Perché sur son socle, le héros brandit la tête tranchée de Méduse dont le sang continue de ruisseler à 6 mètres du sol.
Mais ce qui la rend exceptionnelle, c'est qu'elle est en bronze. Et ça, c'est le résultat d'une prouesse technique à faire pâlir Elon Musk.
En 1971, des analyses ont permis d'établir que si la tête de Méduse, fondue à part, est bien composée de cuivre et d'étain (les ingrédients du bronze), Persée, lui, contient aussi du plomb et du zinc... qui n'ont rien à faire là.
Explication.
Précisons que Cellini est avant tout orfèvre. Son job, c'est les vases et les chandeliers. Pas les statues monumentales.
Alors quand il est choisi pour sculpter Persée, il décide d'utiliser son expérience en fonderie pour accomplir l'impossible: au lieu de réaliser les différentes parties de la statue séparément pour les souder ensuite, il entreprend de couler son Persée de 3,20 mètres en un seul bloc de bronze.
Débute alors un chantier épique: façonnage d'un modèle en cire, création d'un moule, fabrication d'un fourneau, mise au point d'un système de tubes permettant l'insertion du métal fondu, etc...
L'étape cruciale, c'est le coulage du bronze dans le moule.
Le jour J, Cellini est si stressé qu'il en tombe malade. Fiévreux, il délègue l'opération à ses assistants pour aller s'allonger.
Mais après quelques heures, on vient le chercher en urgence: c’est la catastrophe. Le bronze coagule prématurément, le couvercle du four menace d'éclater, et pour couronner le tout le toit de l'atelier a pris feu. La totale.
Cellini sort de sa torpeur, donne ses ordres pour maîtriser l'incendie, et fait jeter des bûches dans le four pour liquéfier le métal durci.
Mais comme le bronze est encore trop épais, il comprend qu'il doit y ajouter de l'étain et du laiton. Toute sa vaisselle y passe : assiettes, plats et coupes sont plongés dans la matière en fusion. C'est de là que viennent le zinc et le plomb présents dans l'alliage final.

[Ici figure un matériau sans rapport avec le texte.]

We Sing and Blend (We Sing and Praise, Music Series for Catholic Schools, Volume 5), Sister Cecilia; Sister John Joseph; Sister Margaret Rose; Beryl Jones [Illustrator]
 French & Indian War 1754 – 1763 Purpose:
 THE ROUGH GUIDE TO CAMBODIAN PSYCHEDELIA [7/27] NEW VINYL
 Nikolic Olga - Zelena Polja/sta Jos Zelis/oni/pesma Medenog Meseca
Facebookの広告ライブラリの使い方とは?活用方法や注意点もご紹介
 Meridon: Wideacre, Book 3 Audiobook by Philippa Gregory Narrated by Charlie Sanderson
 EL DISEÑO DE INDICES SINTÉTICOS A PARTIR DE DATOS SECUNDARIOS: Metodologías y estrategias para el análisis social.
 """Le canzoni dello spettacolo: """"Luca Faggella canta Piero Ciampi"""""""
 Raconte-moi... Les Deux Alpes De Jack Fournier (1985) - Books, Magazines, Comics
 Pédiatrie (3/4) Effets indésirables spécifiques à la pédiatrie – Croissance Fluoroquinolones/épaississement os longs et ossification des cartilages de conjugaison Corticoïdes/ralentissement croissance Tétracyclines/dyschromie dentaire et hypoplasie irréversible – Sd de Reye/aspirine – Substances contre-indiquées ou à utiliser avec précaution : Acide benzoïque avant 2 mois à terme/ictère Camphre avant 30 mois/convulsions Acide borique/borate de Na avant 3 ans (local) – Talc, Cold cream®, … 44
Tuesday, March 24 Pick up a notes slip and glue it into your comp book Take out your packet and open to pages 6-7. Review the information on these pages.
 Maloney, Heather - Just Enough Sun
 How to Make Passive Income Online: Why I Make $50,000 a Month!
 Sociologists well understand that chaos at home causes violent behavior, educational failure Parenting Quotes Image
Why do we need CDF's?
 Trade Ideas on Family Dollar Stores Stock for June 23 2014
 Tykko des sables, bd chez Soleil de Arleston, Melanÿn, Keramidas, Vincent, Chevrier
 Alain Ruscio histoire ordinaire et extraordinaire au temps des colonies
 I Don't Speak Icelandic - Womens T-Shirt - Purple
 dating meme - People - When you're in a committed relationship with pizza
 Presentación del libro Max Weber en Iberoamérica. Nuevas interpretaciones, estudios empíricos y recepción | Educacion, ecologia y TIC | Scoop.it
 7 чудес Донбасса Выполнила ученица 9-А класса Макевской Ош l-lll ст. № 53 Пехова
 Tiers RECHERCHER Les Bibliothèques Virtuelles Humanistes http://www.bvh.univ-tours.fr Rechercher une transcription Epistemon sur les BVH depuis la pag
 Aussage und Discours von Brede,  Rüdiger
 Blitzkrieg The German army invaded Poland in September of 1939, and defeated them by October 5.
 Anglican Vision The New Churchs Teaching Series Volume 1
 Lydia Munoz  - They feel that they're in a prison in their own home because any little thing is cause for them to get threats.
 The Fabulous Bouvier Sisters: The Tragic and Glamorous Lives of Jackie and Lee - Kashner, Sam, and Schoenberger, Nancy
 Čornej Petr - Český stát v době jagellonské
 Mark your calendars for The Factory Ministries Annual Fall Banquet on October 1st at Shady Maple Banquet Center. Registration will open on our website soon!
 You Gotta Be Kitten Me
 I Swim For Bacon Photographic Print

Cellini a sauvé son chef d'œuvre au prix de son service de table.
Cet exploit nous rappelle que l'art n'est pas qu'une affaire d'inspiration et de créativité, mais aussi de connaissance des matériaux, de maîtrise des process... et de sang-froid. ;)
Il en va de même dans nos métiers. Les idées sont capitales, mais les moyens pour les mettre en œuvre également. La conception n'est rien sans le savoir-faire qui préside à l'exécution.
Et comme nous n'avons pas tous, comme Cellini, un talent égal dans la conception et l'exécution, il est bon de se rappeler l'importance de ceux qui sont sur le terrain. Sur les chantiers, dans les usines, les ateliers, face aux clients ou aux usagers. Ceux qui sont là quand le toit brûle et le four surchauffe.
Car si d'autres maîtrisent l'art, eux connaissent la matière.